(Dataset excerpt)
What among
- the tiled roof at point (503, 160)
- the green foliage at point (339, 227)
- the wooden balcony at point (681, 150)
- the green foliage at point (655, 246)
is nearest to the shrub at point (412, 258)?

→ **Do this**:
Extract every line of the records above that contains the word "foliage", matching case exactly.

→ **Correct answer**:
- the green foliage at point (339, 227)
- the green foliage at point (655, 246)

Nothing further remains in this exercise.